Enzo era un niño que siempre quería más de lo que ya tenía. Se quejaba por todo… si no le compraban lo que quería, si no le gustaba la comida que tocaba hoy, si quería ser más alto, si no tenía ropa chula, si su habitación era pequeña,… Un día Enzo y sus padres fueron a pasear junto a un bonito río. Mientras caminaba, vio algo que le llamó la atención, a la orilla del río había una piedra en forma de corazón.

Al enseñársela a su madre, ésta le dijo: “Cuando era pequeña encontré una piedra parecida, era una piedra mágica, que cuando la tocaba me recordaba lo afortunada que era en la vida”. Prueba tú. Al llegar a casa Enzo estaba muy feliz por haber encontrado la piedra. Su madre tuvo una idea: hacer entre los dos una bolsita de tela para que pudiera llevársela a donde quisiera. Mientras la hacían su madre le explicaba todas las cosas y personas buenas por las que tenía que sentirse agradecido.

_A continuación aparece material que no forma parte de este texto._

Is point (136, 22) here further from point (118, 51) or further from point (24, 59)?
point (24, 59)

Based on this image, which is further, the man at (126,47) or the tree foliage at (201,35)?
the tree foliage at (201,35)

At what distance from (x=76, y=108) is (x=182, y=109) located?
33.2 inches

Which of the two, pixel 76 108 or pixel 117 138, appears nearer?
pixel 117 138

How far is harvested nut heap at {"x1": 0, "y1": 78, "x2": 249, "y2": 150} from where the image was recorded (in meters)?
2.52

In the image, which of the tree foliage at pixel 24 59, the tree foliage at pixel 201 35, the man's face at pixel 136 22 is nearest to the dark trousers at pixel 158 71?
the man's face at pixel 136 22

A partir de ese día Enzo llevaba la bolsita con su piedra a todos lados y de vez en cuando la tocaba para poder recordar todas las cosas que su madre le había dicho. Poco a poco valoraba el tener comida en la mesa, amigos, colegio, una familia que le quería mucho… Un día Enzo se dio cuenta de que a su amiga Alba le pasaba como a él, se quejaba por todo.

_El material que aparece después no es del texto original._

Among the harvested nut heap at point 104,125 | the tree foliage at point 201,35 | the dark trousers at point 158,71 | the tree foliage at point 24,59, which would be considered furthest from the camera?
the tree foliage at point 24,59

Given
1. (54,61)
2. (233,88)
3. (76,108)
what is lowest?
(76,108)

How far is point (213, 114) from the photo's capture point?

Ahora quería un nuevo juguete y no se daba cuenta de que ya tenía muchos. Así que decidió darle la bolsita con la piedra y una notita dentro que decía: “Esta es una piedra mágica farmacia en linea españa, cada vez que la toques valorarás todo lo que tienes, a mí me ha ayudado mucho, espero que ahora te ayude a tí”. Alba, poco a poco aprendió a ser agradecida y pensó: “Enzo tenía razón, esta piedra es mágica, si veo que alguien la necesite se la daré”.

Y así comenzó a formarse la cadena de gratitud. ¿La sigues tú?

¿Te gustaría formar parte de la Cadena de Gratitud?